Copy the lines starting at the one that contains "Out of the options" and ending at the one that contains "which is farthest". Replace "red cherry" with "dark cherry" throughout and keep everything else unchanged.

◆ **SUPPLIED ENTRIES**
__________

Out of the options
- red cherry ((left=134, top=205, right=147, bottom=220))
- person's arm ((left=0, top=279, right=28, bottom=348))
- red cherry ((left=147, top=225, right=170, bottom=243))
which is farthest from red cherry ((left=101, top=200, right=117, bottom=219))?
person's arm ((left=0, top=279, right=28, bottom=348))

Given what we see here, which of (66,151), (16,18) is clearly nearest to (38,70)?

__________

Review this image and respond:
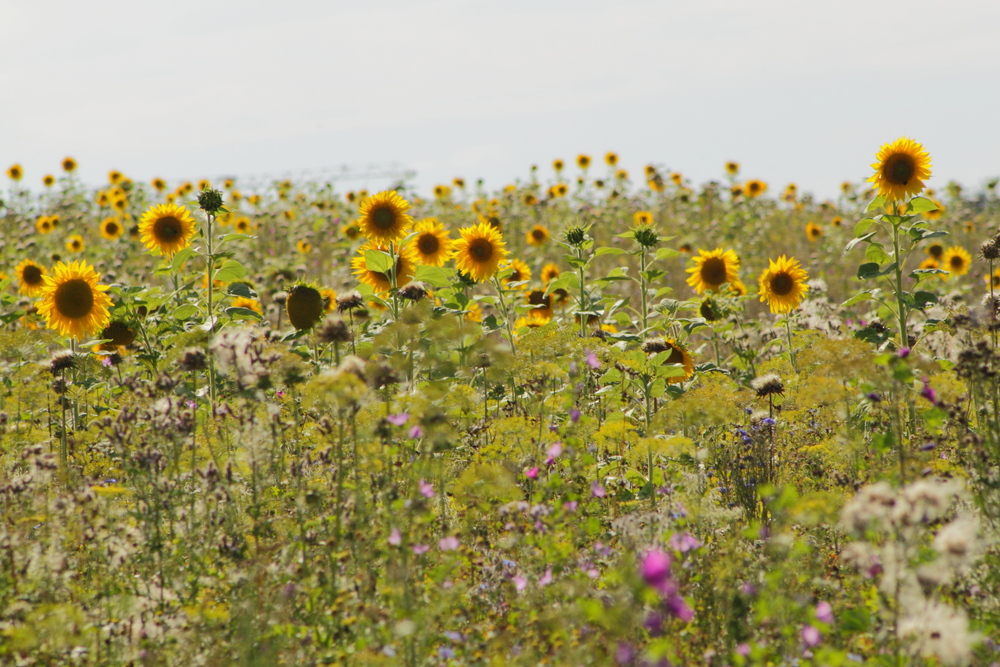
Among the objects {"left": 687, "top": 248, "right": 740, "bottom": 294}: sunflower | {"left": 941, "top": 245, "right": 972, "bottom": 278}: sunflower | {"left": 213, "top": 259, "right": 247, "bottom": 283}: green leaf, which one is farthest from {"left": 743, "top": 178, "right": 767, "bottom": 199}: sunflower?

__________

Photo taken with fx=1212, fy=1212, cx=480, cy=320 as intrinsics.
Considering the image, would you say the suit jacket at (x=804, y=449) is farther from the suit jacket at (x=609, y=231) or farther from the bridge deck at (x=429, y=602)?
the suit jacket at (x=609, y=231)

__________

◆ **REPLY**
Out of the options
- dark cherry ((left=134, top=205, right=147, bottom=220))
- person's arm ((left=0, top=279, right=28, bottom=348))
- dark cherry ((left=147, top=225, right=170, bottom=243))
which is farthest from dark cherry ((left=101, top=200, right=117, bottom=219))?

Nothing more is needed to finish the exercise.